## Exercise materials

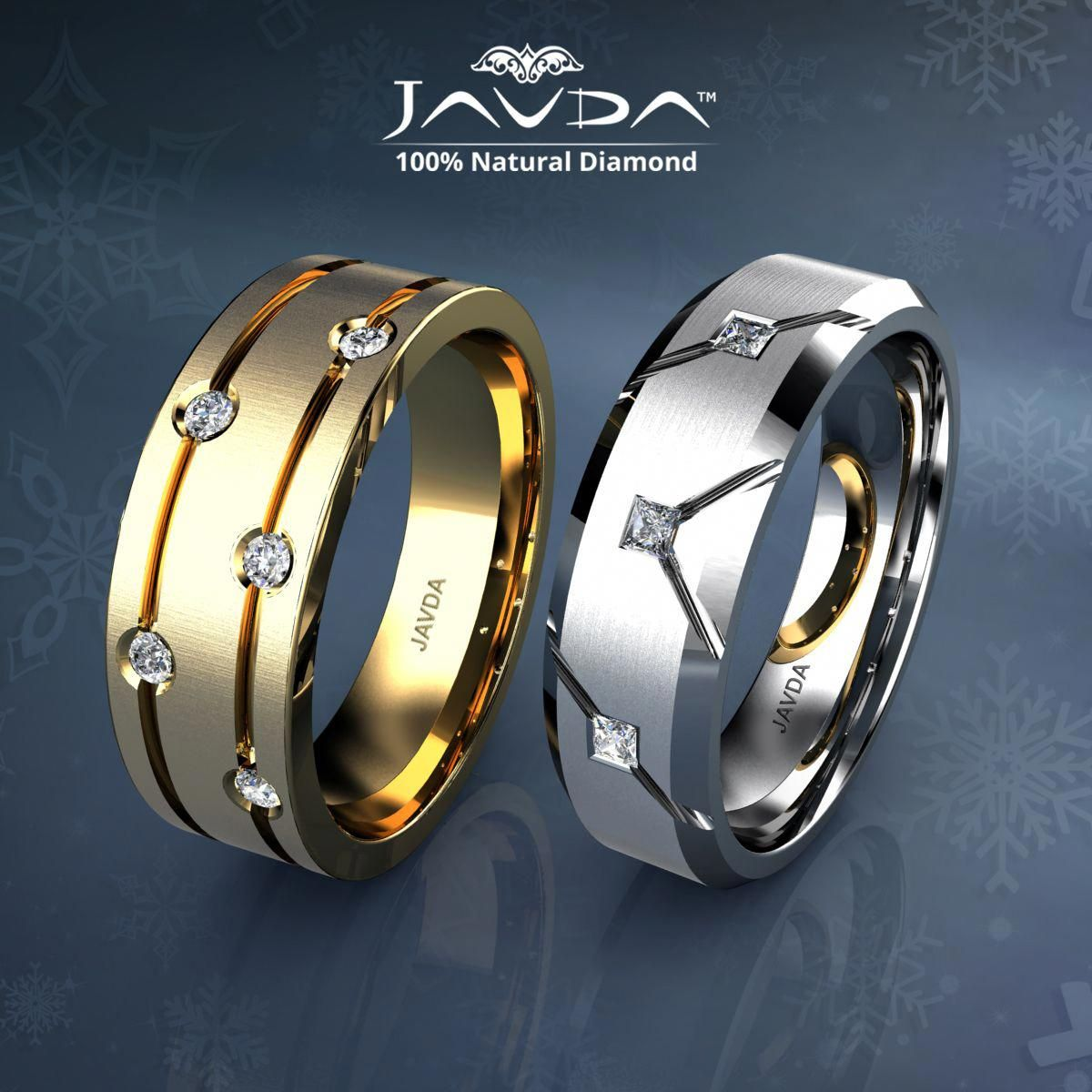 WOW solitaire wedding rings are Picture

---

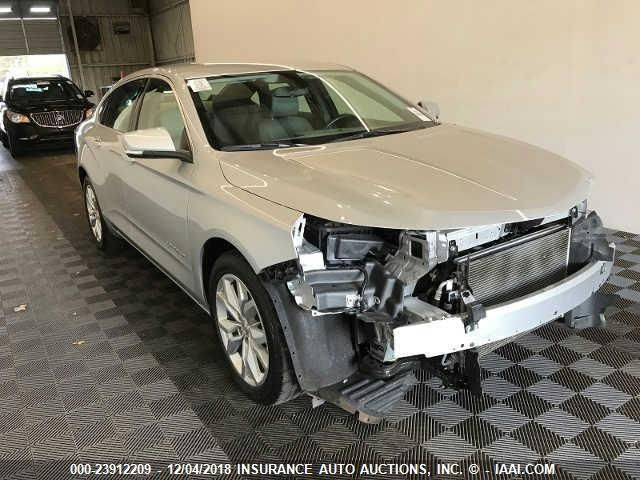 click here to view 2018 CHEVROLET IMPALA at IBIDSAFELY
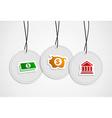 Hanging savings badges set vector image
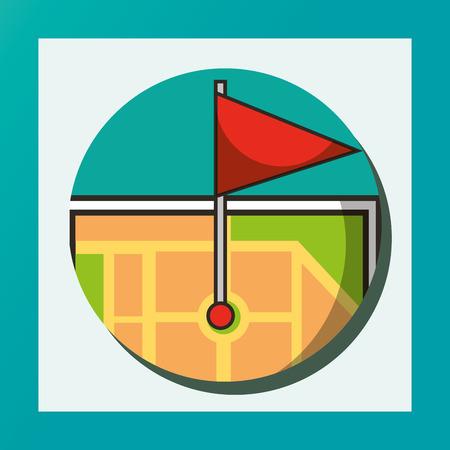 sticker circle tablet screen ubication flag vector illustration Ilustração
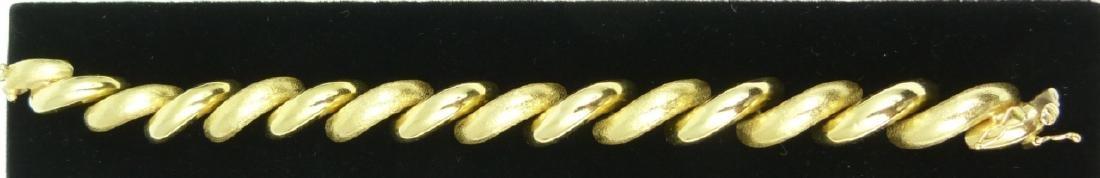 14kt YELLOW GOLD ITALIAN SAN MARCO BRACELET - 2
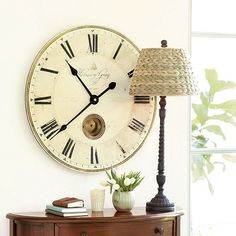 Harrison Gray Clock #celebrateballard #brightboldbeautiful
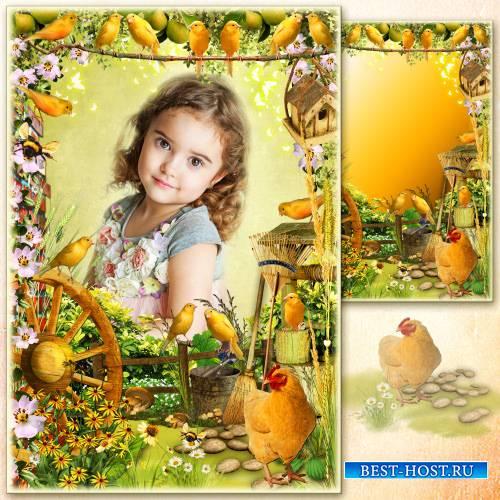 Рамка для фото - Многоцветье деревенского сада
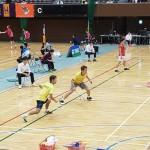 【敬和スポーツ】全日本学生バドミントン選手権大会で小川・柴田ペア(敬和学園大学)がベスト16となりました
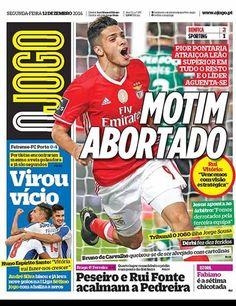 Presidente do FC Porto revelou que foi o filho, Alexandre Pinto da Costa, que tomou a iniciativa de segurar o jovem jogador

--

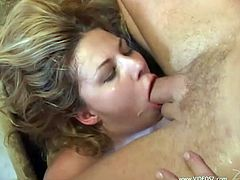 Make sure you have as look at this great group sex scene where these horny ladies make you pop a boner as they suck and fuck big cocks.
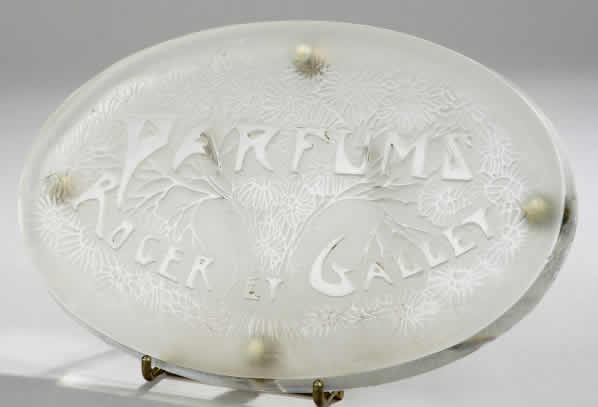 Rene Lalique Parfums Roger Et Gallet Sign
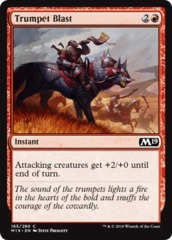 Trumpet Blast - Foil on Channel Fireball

## Task brief
Copy the listing above exactly, but only from the line with "Rene Lalique Parfums Roger Et Gallet Sign" through the line with "Trumpet Blast - Foil on Channel Fireball", including those two lines and excluding any picture.

## Task answer
 Rene Lalique Parfums Roger Et Gallet Sign
 Trumpet Blast - Foil on Channel Fireball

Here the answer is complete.